Contrary to job descriptions, mentors can't be assigned. "Mentor" isn't a role, a job description. It's not SMART; it can't be an objective. Mentoring requires two things: a desire on the part of the person being mentored to *be* mentored, which depends largely on respect for the person they want as a mentor; and a desire on the part of the person mentoring. The latter is far less important than the former.
There's a right way for mentoring to happen, as well. Mentoring isn't someone more experienced imparting knowledge on someone less experienced; it's driven by the person being mentored. It's someone having someone else to go to to ask questions when they have problems -- and, again, someone they respect. It's not asking "what should I do," but "how would you handle this?" Telling someone how they can improve isn't mentoring; that's performance management. Asking how one can improve oneself isn't being mentored; that's navel gazing. Mentoring is asking, "What Would My Mentor Do," only you can actually *ask* them and find out.

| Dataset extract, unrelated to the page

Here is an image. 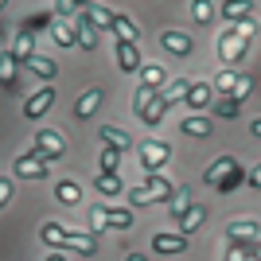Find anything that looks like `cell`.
Wrapping results in <instances>:
<instances>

Good mentoring is rare and difficult, because it relies on multiple factors. It requires a certain sophistication in the person being mentored, to know *how* to be mentored effectively. It can be rare to find people who you respect in a "they're better at what I want to do in all the ways I want to be better" sort of way. You can like and respect people without wanting to change yourself to be like them. And then there's accessability. These people also have to be in a certain Goldilocks zone, within one or two hierarchy levels, so that they're familiar with the challenges and limitations of the available resources and agency, and have time to have conversations. A developer getting mentoring from a CTO is probably not particularly useful because a CTO has entirely different tools available to her to solve problems, and the challenges facing a developer are entirely different from the ones she has been dealing with for over a decade.
A mentor is a role model, only better, because you can interact with them and get advice you can act on. What's even better is when your mentor surprises you, such as when you realize that you're on the same side of an important political issue. This is the best, because it's a sort of confirmation that you made a good choice is choosing your mentor.
It's rare to find a good mentor, and if you're lucky they'll stay your mentor across role changes, across company changes, across career changes. In fifty years, I've been fortunate to find exactly one, and I think it's the most valuable single thing a person can do for their working life.